When setting resources on Kubernetes pods, I’m finding it very difficult to achieve good memory efficiency.
I’m using the “no CPU limits, set memory=limits” philosophy that I hear heavily recommended on the internet.
The problem is, that many pods will have random memory spikes. In order for them not to be OOM Killed, you have to set the memory requests for them above their highest spike, which means most of the time they’re only using like 25% or so of their memory allocation.
I’ve been trying to optimize this one cluster, and on average I’m only getting 33% of the total memory requested for all the pods in the cluster actually being used. Whenever I try decreasing some pod’s memory requests, I eventually get OOMs. I was hoping I could reach closer to 50%, considering that this particular cluster has a stable workload.
I’m sure that I could optimize it a bit better, but not by much.
Is this a shared experience in Kubernetes? That you ultimately have to sacrifice a lot of memory efficiency.
Others are correct, the problem is the software. You are right to use memory requests and limits. The limits being the max it will use, but hopefully other pods won’t be using all of their limits at once.
So all of the pods’ memory requests on a given node will sum to < 100% of the total available memory. So you can of course say your pod requests the highest amount of ram it will ever need, but that does mean it’s reserved for that pod and won’t be used anywhere else even during downtime
K8s will allow over provisioning of ram for the limits though because it assumes it will not always need that as you are seeing.
What you can do is to set a priority class on the pod so when it spikes and you don’t have enough ram, it will kill some other pod instead of yours, but that makes other pods more volatile of course.
There’s many options at your disposal, you’ll have to decide what works best for your use case.
That seems like a problem of the application, no? If the workloads have memory leaks or are too eager to get memory to itself, then no cluster will be able to make it perform better.
https://home.robusta.dev/blog/stop-using-cpu-limits
Okay, it’s actually more complex than that.
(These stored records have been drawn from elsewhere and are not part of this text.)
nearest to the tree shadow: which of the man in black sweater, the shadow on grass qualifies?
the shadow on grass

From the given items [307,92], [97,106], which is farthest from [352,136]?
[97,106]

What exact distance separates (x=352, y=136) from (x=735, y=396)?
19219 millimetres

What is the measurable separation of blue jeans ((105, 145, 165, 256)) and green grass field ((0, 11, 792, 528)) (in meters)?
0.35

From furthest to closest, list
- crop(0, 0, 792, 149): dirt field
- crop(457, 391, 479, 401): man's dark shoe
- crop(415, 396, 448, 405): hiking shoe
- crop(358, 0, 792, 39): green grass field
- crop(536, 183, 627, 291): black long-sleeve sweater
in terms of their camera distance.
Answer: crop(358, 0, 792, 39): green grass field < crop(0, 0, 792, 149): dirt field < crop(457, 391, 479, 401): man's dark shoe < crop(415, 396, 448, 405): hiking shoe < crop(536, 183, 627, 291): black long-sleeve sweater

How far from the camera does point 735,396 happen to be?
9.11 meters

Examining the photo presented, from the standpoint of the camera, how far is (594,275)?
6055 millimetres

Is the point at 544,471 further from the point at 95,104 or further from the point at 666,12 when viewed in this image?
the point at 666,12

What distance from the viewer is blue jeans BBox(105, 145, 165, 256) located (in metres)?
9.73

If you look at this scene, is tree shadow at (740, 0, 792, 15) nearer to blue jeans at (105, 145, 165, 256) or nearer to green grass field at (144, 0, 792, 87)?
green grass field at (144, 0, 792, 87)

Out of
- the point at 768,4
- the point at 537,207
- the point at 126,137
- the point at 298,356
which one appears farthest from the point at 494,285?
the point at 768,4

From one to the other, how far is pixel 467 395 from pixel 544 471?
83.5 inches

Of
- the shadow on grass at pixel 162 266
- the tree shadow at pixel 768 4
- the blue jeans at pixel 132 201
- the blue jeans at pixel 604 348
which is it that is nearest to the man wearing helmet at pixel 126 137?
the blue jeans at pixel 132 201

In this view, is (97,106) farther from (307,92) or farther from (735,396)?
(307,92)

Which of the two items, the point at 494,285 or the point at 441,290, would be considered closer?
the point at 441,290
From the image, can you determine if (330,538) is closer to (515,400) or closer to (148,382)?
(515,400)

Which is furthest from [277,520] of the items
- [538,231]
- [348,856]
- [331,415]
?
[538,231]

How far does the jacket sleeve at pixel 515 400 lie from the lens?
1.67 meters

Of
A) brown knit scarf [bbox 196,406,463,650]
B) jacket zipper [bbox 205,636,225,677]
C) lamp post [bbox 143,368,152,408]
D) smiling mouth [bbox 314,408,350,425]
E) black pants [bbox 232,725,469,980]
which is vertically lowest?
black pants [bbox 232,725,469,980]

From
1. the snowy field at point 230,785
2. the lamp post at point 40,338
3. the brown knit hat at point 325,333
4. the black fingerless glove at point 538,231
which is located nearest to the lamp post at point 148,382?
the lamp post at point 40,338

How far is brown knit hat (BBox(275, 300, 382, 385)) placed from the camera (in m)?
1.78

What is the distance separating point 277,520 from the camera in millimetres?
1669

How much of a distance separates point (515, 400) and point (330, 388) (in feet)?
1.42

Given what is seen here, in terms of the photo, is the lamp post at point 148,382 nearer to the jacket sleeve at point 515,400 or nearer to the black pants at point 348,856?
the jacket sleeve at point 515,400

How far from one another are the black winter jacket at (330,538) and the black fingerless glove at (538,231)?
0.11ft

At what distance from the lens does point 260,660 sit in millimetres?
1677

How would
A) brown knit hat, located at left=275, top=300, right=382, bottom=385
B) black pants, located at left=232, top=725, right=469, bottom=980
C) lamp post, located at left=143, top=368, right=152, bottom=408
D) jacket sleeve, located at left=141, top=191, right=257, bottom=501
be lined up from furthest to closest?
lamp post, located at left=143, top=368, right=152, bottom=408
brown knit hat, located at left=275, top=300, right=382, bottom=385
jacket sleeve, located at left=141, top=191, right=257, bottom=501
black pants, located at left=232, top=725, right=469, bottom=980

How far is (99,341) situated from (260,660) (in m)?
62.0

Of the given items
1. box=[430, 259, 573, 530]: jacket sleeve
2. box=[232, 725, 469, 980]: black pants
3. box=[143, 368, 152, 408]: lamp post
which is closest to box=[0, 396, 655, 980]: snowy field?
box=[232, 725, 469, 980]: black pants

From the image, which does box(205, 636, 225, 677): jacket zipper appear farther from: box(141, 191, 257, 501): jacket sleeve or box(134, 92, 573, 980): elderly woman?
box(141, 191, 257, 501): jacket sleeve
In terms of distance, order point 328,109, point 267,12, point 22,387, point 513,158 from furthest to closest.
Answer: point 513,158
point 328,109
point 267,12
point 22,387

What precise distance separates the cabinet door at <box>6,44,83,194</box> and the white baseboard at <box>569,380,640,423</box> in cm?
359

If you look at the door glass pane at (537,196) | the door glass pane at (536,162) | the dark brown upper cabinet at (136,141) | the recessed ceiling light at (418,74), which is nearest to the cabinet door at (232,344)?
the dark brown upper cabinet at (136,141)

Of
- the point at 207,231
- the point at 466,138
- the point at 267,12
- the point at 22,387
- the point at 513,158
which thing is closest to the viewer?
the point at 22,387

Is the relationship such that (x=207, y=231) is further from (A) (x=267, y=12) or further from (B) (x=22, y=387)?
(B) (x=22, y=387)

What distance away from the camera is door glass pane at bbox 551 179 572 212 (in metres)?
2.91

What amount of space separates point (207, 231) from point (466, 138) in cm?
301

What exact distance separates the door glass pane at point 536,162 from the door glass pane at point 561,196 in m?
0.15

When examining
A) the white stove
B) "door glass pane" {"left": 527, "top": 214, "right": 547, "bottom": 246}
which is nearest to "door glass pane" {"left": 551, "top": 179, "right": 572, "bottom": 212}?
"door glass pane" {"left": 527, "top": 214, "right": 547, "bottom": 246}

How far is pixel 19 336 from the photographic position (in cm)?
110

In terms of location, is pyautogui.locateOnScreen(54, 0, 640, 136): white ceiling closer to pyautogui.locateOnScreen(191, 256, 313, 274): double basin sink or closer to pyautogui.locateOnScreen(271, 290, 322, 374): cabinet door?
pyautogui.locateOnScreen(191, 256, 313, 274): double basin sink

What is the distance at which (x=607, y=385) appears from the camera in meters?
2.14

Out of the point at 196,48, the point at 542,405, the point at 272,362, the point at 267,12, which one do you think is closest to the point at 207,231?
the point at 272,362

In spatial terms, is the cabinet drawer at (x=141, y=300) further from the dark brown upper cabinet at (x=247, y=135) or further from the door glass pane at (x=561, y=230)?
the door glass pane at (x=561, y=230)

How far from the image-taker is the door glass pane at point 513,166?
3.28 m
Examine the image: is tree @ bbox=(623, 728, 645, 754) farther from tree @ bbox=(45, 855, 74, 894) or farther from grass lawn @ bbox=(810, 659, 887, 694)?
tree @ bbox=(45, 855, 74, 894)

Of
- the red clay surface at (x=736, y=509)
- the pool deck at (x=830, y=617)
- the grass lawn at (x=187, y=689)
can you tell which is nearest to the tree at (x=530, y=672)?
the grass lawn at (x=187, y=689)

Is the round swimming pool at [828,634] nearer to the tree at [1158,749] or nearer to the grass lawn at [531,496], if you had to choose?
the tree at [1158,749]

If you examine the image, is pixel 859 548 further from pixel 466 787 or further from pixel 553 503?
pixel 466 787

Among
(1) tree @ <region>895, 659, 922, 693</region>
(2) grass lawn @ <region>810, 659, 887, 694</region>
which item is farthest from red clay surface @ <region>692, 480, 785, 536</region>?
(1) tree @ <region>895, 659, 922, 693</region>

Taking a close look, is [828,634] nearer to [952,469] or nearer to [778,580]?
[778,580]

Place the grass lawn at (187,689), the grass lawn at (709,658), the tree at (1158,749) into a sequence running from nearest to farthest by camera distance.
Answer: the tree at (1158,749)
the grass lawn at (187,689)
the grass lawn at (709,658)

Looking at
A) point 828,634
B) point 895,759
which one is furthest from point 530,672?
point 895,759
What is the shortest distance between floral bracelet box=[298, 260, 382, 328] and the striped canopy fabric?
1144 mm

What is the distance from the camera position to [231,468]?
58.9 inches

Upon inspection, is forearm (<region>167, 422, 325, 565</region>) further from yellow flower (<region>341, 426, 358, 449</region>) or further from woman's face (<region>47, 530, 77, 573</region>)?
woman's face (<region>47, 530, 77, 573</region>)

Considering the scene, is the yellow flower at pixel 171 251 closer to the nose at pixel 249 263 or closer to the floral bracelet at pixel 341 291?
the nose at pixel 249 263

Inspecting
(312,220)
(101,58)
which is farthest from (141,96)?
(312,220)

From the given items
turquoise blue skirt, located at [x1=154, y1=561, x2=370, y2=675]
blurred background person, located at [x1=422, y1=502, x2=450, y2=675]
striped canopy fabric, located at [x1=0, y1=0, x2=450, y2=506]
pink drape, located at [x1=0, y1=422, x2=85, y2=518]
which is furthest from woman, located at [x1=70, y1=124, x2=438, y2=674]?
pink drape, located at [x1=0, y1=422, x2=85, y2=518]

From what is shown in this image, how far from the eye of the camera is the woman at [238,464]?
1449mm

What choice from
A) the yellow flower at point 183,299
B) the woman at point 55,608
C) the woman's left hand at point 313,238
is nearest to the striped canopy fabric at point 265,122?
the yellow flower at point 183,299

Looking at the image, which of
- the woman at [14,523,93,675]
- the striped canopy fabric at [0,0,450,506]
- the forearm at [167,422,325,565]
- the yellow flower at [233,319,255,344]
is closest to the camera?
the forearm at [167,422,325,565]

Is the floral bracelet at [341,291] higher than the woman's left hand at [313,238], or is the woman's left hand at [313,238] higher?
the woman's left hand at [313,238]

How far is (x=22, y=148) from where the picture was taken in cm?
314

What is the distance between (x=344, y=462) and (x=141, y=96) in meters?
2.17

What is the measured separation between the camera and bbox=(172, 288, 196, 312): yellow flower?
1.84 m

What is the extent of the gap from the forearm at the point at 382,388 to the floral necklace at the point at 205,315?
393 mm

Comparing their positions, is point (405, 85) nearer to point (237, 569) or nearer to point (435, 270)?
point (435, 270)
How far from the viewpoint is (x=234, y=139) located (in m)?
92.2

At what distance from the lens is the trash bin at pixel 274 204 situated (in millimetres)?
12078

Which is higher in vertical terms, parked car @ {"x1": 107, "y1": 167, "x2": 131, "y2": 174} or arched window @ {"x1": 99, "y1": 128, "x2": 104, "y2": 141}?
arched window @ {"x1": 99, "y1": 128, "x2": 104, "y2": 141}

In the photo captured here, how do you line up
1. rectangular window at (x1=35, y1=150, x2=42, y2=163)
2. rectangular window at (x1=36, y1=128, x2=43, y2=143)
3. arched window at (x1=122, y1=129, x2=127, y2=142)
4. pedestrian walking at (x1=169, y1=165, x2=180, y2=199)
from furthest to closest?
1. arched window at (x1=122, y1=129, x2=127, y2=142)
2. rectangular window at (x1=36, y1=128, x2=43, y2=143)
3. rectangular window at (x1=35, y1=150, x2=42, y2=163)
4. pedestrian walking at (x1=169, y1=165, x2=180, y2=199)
Because on self managed nodes, kubernetes is not the only thing that’s running, so it can make sense to set limits for other non kubernetes workloads hosted on those nodes. And memory is a bit different from CPU. You will have to do some testing and YMMV but just keep the difference between requests and limits in mind.
But my suggestion would be to try to see if you can get away with only setting requests, or with setting high very high limits. See: https://kubernetes.io/docs/tasks/configure-pod-container/assign-memory-resource/#if-you-do-not-specify-a-memory-limit
In order for them not to be OOM Killed, you have to set the memory requests for them above their highest spike, which means most of the time they’re only using like 25% or so of their memory allocation.
Are you sure? Only limits should limit the total memory usage of a pod? Requests should happily let pods use more memory than the request size.
One thing I am curious about is if your pods actually need that much memory. I have heard (horror) stories, where people had an application in Kubernetes with a memory leak, so what they did instead of fixing the memory leak, was to just regularly kill pods and restart new ones that weren’t leaking yet. :/
To answer your actual question about memory optimization, no. Even google still “wastes” memory by having requests and limits higher than what pods usually use. It is very difficult to prune and be ultra efficient. If an outage due to OOM costs more than paying for more resources would, then people just resort to the latter.